BEGIN ENTRIES SUPPLIED

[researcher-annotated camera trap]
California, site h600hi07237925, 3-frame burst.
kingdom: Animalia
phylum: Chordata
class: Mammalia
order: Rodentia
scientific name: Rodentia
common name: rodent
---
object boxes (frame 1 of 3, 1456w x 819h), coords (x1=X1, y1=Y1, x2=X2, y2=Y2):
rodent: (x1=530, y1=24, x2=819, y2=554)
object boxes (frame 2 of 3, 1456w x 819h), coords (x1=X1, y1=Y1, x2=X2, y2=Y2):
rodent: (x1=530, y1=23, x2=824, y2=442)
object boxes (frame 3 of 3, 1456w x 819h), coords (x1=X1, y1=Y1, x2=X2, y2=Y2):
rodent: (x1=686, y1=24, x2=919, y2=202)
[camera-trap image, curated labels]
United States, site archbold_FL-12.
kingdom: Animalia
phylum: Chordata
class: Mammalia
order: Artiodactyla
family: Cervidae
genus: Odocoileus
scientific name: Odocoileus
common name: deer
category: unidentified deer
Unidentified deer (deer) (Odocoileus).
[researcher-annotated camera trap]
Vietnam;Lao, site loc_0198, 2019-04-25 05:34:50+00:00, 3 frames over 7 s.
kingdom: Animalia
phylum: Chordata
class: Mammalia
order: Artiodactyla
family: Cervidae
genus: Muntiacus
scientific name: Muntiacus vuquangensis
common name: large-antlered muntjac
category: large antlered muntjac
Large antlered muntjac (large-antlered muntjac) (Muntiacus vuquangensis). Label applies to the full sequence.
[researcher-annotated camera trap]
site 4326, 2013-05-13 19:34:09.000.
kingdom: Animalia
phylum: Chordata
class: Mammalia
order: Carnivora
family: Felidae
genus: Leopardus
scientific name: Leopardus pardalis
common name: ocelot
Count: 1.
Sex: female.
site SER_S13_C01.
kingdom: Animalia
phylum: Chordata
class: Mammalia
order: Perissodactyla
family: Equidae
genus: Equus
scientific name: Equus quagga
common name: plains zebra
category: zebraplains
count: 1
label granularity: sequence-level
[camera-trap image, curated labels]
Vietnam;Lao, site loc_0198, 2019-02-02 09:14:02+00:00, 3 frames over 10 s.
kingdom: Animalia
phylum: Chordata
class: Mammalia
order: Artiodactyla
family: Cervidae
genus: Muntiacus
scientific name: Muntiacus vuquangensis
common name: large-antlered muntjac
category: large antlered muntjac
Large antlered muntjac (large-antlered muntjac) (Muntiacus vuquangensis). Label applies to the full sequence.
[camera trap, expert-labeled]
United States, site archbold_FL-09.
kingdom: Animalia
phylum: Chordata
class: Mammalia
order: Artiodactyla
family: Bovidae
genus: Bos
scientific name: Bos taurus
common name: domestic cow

END ENTRIES SUPPLIED

*TASK INSTRUCTIONS*
When you transcribe the listing, make each line match the original exactly.

*PROBLEM SOLUTION*
[researcher-annotated camera trap]
California, site h600hi07237925, 3-frame burst.
kingdom: Animalia
phylum: Chordata
class: Mammalia
order: Rodentia
scientific name: Rodentia
common name: rodent
---
object boxes (frame 1 of 3, 1456w x 819h), coords (x1=X1, y1=Y1, x2=X2, y2=Y2):
rodent: (x1=530, y1=24, x2=819, y2=554)
object boxes (frame 2 of 3, 1456w x 819h), coords (x1=X1, y1=Y1, x2=X2, y2=Y2):
rodent: (x1=530, y1=23, x2=824, y2=442)
object boxes (frame 3 of 3, 1456w x 819h), coords (x1=X1, y1=Y1, x2=X2, y2=Y2):
rodent: (x1=686, y1=24, x2=919, y2=202)
[camera-trap image, curated labels]
United States, site archbold_FL-12.
kingdom: Animalia
phylum: Chordata
class: Mammalia
order: Artiodactyla
family: Cervidae
genus: Odocoileus
scientific name: Odocoileus
common name: deer
category: unidentified deer
Unidentified deer (deer) (Odocoileus).
[researcher-annotated camera trap]
Vietnam;Lao, site loc_0198, 2019-04-25 05:34:50+00:00, 3 frames over 7 s.
kingdom: Animalia
phylum: Chordata
class: Mammalia
order: Artiodactyla
family: Cervidae
genus: Muntiacus
scientific name: Muntiacus vuquangensis
common name: large-antlered muntjac
category: large antlered muntjac
Large antlered muntjac (large-antlered muntjac) (Muntiacus vuquangensis). Label applies to the full sequence.
[researcher-annotated camera trap]
site 4326, 2013-05-13 19:34:09.000.
kingdom: Animalia
phylum: Chordata
class: Mammalia
order: Carnivora
family: Felidae
genus: Leopardus
scientific name: Leopardus pardalis
common name: ocelot
Count: 1.
Sex: female.
site SER_S13_C01.
kingdom: Animalia
phylum: Chordata
class: Mammalia
order: Perissodactyla
family: Equidae
genus: Equus
scientific name: Equus quagga
common name: plains zebra
category: zebraplains
count: 1
label granularity: sequence-level
[camera-trap image, curated labels]
Vietnam;Lao, site loc_0198, 2019-02-02 09:14:02+00:00, 3 frames over 10 s.
kingdom: Animalia
phylum: Chordata
class: Mammalia
order: Artiodactyla
family: Cervidae
genus: Muntiacus
scientific name: Muntiacus vuquangensis
common name: large-antlered muntjac
category: large antlered muntjac
Large antlered muntjac (large-antlered muntjac) (Muntiacus vuquangensis). Label applies to the full sequence.
[camera trap, expert-labeled]
United States, site archbold_FL-09.
kingdom: Animalia
phylum: Chordata
class: Mammalia
order: Artiodactyla
family: Bovidae
genus: Bos
scientific name: Bos taurus
common name: domestic cow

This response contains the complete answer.